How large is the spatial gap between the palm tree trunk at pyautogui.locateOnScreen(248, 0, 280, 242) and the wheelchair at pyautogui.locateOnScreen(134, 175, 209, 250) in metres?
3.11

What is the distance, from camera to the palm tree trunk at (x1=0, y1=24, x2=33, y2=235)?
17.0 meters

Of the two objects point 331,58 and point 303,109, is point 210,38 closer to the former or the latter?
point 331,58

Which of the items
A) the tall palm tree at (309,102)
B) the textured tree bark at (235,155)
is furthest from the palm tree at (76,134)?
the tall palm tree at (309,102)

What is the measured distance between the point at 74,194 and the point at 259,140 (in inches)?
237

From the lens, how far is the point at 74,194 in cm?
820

DO THIS >> Give back exactly the lines from the line containing "What is the distance, from" to the end of the entries, and no other lines.

RESULT FOR THIS TASK >>
What is the distance, from camera to the palm tree trunk at (x1=0, y1=24, x2=33, y2=235)?
17.0 meters

Of the two objects point 331,58 and point 303,109, is point 210,38 closer to the former or the latter?
point 331,58

Which of the items
A) the tall palm tree at (309,102)
B) the textured tree bark at (235,155)
is furthest from the palm tree at (76,134)?
the tall palm tree at (309,102)

What is the measured distance between the point at 74,194 and the point at 259,140 (in inches)?
237

From the lens, how far is the point at 74,194 in cm?
820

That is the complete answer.